Left unchecked, this is the kind of man our culture creates. Not all the time, of course, but often enough to constitute a serious social problem in itself. People don’t like to hear it said plainly, but there’s something inherent to the way we socialize men that leads, far more frequently than we should accept, to aggression, violence and a downright sinister lack of empathy. A fatal inability to see other people—particularly female people—as fully human. Women are, instead, territories to conquer, obstacles to be gotten around, objects to acquire.


We’re doing something wrong, we have to be. The answer can’t just be that the Cosbys and Charlie Sheens and Mel Gibsons of the world are evil anomalies, terrible people somehow born wanting to rape and humiliate and abuse. Somewhere along the line we’re teaching them to do those things, and we’ll never figure out where we’re going wrong until we allow ourselves to look them fully in the face, and admit that we can see ourselves looking back.

The first step toward some real, workable answers to our masculinity problem (because that’s what our definition of masculinity has become, a problem) is to stop demonizing perpetrators. Whether they’re rapists or pedophiles or that dude you saw screaming at his wife in the Safeway parking lot, they are people, and pretty unhappy ones at that.
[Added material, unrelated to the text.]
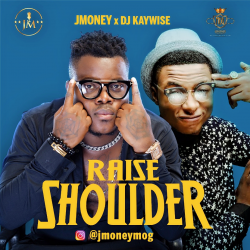J Money - Raise Shoulder (FT . DJ Kaywise )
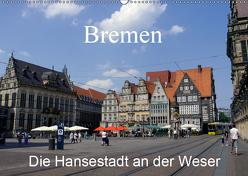 Bremen – Die Hansestadt an der Weser (Wandkalender 2019 DIN A2 quer) von Gayde,  Frank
When we fail to take responsibility for our role in the messes they make, when we refuse to try to empathize with them because it’s easier and less painful to just send them to jail, we’re letting these men down as much as we’re letting down their victims. Most importantly, we’re letting ourselves down, by setting ourselves up to create more Cosbys and Charlies and Mels to abuse and exploit future generations of women. We have to embrace our monsters, to invite them in and care for them enough to understand them,or they’ll be our undoing. I never did like Bill Cosby, but now seems like a good time to try to learn to love him.